_ЦЕЛЬ ЗАДАНИЯ 1_
Выпишите фамилии всех писателей, которые упомянуты в тексте о советской драме.

_ИСХОДНЫЙ ТЕКСТ_
******************************

Наряду с жизнью, только что начавшейся, драматурги говорят о жизни отложенной: множество героев пьес пока еще не живут, а лишь готовятся жить. Отдельная человеческая судьба не просто занимает меньше места, но прекращается. Так, отложена жизнь комсомолки Луши, она еще не наступила:

«Еще поработаем и… ой — ой — ой! Наступит жизнь самая настоящая» (Майская. «Случай, законом не предвиденный»).

Далее, драматургическая метафорика свидетельствует о еще одном необычном качестве времени советских пьес: оно не линейно, то есть идет не из прошлого в будущее, а способно прихотливо изменять направление движения:

«По нескольку раз рождаться стали люди. А старости вообще не существует. <…> Наша молодость и счастье еще впереди», — заявляет красный командир Гулин (Ромашов. «Бойцы»).

Время советской драмы демонстрирует и свою управляемость, им возможно манипулировать, оно полностью подчинено людям в волшебной советской стране. «Время, вперед» — замечательно найденная Маяковским формула «пришпориваемого» людьми, необычного времени социализма. (Крылатая строчка поэта стала заголовком известного романа Катаева.) Здесь и характерная интонация команды, и желание «выскочить» из настоящего, как из состояния «худшего» в «лучшее»[431]. Но это означает, что время социалистической действительности фиктивно, нереально, другими словами, неисторично, оно выдает свою утопичность. Один из немногих авторов тех лет, остро ощущавших смысловые подтексты {405} идеологических призывов, Шкваркин в «Лире напрокат» иронически обыгрывал подобные, становящиеся привычными, формулы, обнажая фантастичность лозунгов управления реальностью: «Я раскаиваюсь в аристократических предках и надеюсь личным трудом завоевать пролетарское происхождение», — обещает героиня.

******************************

_ПРЕДОСТАВЛЕННЫЕ ЗАПИСИ_
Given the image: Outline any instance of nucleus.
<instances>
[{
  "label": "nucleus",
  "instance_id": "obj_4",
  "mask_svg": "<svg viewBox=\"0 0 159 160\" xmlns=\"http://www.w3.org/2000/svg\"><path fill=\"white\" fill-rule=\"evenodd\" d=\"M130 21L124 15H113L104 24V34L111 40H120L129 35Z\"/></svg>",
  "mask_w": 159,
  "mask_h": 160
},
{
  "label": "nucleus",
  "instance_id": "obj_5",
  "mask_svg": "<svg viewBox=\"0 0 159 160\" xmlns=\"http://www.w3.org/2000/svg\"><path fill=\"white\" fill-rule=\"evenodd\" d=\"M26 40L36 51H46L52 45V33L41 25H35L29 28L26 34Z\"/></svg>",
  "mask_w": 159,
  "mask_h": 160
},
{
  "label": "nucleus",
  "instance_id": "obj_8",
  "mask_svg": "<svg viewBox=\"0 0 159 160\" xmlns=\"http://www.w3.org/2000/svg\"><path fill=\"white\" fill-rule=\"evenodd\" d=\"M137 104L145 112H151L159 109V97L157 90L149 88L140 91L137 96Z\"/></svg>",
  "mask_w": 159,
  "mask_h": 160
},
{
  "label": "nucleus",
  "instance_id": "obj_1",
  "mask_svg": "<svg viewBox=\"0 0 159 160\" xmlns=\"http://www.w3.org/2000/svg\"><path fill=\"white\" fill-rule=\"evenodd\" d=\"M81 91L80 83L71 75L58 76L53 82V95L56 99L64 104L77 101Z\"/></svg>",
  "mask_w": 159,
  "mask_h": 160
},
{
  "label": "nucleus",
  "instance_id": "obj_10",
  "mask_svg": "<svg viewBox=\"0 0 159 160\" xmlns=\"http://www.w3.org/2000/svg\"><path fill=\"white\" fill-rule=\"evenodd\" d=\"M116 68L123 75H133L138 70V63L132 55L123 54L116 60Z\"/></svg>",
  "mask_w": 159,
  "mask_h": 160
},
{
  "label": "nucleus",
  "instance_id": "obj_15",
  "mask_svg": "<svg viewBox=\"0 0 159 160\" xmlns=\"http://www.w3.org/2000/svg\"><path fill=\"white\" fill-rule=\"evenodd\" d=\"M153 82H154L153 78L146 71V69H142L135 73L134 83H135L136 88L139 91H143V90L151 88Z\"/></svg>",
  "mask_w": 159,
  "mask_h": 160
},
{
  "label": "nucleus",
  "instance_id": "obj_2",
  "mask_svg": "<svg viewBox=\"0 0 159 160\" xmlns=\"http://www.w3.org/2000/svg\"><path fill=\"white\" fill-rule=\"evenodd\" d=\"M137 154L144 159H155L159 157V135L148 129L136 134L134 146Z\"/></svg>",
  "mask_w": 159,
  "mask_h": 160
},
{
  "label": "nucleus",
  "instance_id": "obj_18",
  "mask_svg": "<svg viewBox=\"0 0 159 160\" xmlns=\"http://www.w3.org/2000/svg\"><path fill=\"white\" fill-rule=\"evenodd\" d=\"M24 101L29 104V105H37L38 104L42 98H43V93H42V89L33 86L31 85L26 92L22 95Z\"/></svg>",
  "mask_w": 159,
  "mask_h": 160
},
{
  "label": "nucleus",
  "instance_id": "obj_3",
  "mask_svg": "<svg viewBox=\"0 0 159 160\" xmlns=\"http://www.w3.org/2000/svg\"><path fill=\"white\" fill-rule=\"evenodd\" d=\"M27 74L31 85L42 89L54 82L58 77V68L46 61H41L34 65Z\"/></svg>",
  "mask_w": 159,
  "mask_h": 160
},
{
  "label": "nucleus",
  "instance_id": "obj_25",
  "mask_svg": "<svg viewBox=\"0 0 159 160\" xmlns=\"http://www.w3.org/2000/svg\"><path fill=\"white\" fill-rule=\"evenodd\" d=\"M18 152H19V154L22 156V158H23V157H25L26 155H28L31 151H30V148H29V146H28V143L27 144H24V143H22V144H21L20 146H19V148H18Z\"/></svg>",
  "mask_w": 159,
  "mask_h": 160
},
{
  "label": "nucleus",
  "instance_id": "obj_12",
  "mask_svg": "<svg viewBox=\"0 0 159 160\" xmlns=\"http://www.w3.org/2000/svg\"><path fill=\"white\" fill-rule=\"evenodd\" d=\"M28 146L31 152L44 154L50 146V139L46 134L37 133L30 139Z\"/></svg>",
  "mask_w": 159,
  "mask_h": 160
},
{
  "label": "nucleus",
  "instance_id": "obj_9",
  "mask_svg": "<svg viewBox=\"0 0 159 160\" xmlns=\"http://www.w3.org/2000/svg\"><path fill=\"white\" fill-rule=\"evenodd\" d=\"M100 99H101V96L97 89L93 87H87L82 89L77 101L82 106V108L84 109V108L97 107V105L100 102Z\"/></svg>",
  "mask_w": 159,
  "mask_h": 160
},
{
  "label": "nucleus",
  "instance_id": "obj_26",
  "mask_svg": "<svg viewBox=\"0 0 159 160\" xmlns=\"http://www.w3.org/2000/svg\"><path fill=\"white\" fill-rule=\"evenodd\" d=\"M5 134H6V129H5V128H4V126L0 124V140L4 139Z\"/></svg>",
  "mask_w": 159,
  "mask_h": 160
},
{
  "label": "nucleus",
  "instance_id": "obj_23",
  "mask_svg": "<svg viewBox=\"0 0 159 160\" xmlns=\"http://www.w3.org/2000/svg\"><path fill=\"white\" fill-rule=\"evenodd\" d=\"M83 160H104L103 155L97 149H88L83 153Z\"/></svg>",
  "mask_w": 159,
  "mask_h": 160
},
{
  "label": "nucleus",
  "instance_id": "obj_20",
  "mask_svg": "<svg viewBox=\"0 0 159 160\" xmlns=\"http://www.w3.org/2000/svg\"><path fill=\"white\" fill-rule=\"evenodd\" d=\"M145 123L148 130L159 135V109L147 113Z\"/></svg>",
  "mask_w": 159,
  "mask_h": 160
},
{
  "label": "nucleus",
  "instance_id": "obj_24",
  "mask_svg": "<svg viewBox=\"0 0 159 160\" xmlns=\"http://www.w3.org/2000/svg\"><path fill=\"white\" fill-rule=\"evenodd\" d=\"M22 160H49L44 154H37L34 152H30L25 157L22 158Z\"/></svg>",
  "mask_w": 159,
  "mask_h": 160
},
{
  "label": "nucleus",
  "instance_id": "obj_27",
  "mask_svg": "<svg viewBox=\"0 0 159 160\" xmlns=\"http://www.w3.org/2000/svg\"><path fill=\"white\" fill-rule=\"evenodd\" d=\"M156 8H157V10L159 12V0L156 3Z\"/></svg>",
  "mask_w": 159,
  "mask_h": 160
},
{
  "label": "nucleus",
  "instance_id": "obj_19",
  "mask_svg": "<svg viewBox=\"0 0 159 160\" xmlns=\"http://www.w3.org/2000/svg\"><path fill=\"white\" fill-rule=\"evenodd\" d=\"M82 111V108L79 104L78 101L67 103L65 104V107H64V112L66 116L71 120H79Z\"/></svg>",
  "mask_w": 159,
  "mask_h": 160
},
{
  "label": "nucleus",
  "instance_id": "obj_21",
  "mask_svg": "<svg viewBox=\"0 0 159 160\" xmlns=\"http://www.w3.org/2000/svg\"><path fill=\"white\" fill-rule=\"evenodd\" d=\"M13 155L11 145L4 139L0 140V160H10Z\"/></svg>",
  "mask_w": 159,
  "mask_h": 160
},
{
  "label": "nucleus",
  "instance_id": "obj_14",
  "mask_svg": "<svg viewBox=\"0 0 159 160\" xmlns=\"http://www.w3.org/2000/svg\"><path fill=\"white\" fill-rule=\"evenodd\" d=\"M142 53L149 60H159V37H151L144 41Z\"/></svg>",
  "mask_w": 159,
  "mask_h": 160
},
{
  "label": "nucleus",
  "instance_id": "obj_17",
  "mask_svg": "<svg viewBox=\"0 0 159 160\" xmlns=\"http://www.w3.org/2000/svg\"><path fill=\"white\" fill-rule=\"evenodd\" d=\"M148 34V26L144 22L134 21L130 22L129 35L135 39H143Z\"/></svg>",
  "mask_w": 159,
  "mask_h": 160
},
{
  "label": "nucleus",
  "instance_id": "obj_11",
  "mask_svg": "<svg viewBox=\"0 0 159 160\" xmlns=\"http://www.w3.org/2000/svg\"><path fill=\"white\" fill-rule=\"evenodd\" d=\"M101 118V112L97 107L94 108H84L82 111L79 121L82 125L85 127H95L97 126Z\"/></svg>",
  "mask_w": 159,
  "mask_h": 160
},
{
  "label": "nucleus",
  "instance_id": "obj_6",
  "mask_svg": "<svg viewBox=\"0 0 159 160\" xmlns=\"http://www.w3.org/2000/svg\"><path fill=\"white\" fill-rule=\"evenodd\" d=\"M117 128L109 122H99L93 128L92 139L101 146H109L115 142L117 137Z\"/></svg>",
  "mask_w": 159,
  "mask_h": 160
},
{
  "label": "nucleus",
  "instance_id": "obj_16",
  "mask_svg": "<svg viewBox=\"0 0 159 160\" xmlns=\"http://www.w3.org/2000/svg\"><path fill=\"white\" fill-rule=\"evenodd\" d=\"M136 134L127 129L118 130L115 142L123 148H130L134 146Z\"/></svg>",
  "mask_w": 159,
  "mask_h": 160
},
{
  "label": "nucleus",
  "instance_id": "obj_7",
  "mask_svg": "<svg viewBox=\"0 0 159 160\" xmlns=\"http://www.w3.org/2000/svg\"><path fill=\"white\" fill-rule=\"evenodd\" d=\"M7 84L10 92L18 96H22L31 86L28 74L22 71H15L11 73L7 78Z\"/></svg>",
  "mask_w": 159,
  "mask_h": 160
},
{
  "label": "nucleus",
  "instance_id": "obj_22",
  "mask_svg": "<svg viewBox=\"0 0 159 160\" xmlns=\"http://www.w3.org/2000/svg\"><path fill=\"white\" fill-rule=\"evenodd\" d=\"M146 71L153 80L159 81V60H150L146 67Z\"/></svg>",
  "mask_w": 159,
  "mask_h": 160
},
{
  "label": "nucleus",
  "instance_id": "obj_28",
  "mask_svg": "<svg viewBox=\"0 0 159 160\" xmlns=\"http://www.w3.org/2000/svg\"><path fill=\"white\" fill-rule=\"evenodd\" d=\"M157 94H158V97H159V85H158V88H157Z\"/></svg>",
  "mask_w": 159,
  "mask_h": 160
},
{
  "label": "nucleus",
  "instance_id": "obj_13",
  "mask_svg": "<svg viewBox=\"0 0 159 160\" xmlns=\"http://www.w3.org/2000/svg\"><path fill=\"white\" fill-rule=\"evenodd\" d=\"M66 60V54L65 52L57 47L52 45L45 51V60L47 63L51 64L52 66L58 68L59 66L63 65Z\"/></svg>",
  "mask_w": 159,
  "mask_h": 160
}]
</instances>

******************************

_ЦЕЛЬ ЗАДАНИЯ 2_
Перепишите без изменений фрагмент записей, который начинается с самой первой строки записей и заканчивается строкой, содержащей «91L80 83L71 75L58», включая обе границы.

_РЕШЕНИЕ 1_
Майская, Ромашов, Маяковский, Катаев, Шкваркин

_РЕШЕНИЕ 2_
Given the image: Outline any instance of nucleus.
<instances>
[{
  "label": "nucleus",
  "instance_id": "obj_4",
  "mask_svg": "<svg viewBox=\"0 0 159 160\" xmlns=\"http://www.w3.org/2000/svg\"><path fill=\"white\" fill-rule=\"evenodd\" d=\"M130 21L124 15H113L104 24V34L111 40H120L129 35Z\"/></svg>",
  "mask_w": 159,
  "mask_h": 160
},
{
  "label": "nucleus",
  "instance_id": "obj_5",
  "mask_svg": "<svg viewBox=\"0 0 159 160\" xmlns=\"http://www.w3.org/2000/svg\"><path fill=\"white\" fill-rule=\"evenodd\" d=\"M26 40L36 51H46L52 45V33L41 25H35L29 28L26 34Z\"/></svg>",
  "mask_w": 159,
  "mask_h": 160
},
{
  "label": "nucleus",
  "instance_id": "obj_8",
  "mask_svg": "<svg viewBox=\"0 0 159 160\" xmlns=\"http://www.w3.org/2000/svg\"><path fill=\"white\" fill-rule=\"evenodd\" d=\"M137 104L145 112H151L159 109V97L157 90L149 88L140 91L137 96Z\"/></svg>",
  "mask_w": 159,
  "mask_h": 160
},
{
  "label": "nucleus",
  "instance_id": "obj_1",
  "mask_svg": "<svg viewBox=\"0 0 159 160\" xmlns=\"http://www.w3.org/2000/svg\"><path fill=\"white\" fill-rule=\"evenodd\" d=\"M81 91L80 83L71 75L58 76L53 82V95L56 99L64 104L77 101Z\"/></svg>",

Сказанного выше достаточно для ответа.